Similar to preapproval for a home loan, blank-check car loans give car shoppers an approval for a car loan up to a specific amount. In some cases, the car shopper is literally given a blank check he can write to his dealer for the car purchase. In other cases, the car shopper simply receives approval up to a certain amount. The actual loan paperwork is created once he or she decides on a specific car to buy.
This method removes much of the hassle from the buying process, since financing is set before the car shopper sets foot in the dealership. Still, there are a few things to watch for to ensure you get the best deal.
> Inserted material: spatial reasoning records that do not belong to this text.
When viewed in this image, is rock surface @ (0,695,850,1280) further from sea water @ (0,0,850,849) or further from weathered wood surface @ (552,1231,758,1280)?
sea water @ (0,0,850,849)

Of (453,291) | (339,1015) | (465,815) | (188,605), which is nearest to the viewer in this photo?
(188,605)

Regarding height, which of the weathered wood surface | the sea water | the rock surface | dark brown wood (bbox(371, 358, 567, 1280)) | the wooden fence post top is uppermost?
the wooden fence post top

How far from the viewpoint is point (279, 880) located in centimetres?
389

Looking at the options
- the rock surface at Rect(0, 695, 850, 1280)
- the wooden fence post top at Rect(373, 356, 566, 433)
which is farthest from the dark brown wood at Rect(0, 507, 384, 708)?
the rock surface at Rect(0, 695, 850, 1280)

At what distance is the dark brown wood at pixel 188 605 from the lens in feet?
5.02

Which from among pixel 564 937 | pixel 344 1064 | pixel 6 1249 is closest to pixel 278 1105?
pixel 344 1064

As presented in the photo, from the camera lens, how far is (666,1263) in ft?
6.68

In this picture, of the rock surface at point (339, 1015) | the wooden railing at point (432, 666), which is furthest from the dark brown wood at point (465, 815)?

Know your credit score and your top car choices before you apply. As with any car loan, the higher your credit score, the better interest rate you'll receive. To get a blank-check auto loan with a competitive interest rate, you'll need to have at least decent credit. There are companies that will offer these types of loans to car buyers with poor credit, but be prepared for high interest rates. In general, lenders won't give a blank-check auto loan to anyone buying a motorcycle, commercial vehicle or recreational vehicle, so you need to shop for a passenger car, pickup or SUV.
Some lenders also will want to know what cars you are considering, so be prepared to provide them with a short list of the cars you like. It's common for a lender to have limits on the age and mileage of the car, such as less than 7 years old and less than 70,000 miles.
Consider the loan terms carefully. Most blank-check car loans are for a set interest rate, but some may offer variable interest rates. Be sure to fully understand the interest rate and length of the car loan as well as any penalties or fees associated with the loan before you proceed. Just because you are prearranging financing for your new car doesn't mean you should pay any less attention to whether the loan terms are competitive.
Don't tell the dealer you're preapproved. To get the best deal, negotiate the price of the car before discussing how you'll pay for it, whether you'll make a down payment and if there's a trade. That way, you can eliminate the possibility the dealer can use one part of the deal to increase overall revenue.
Once the car price has been negotiated and the deal moves to the finance and insurance office, the dealership will be aware of your preapproval status and possibly the maximum amount you can spend. If you've negotiated a sales price less than what you're approved for, be careful not to get talked into additional items, such as service contracts, antitheft systems or extended warranties, just because you can fit them within your budget.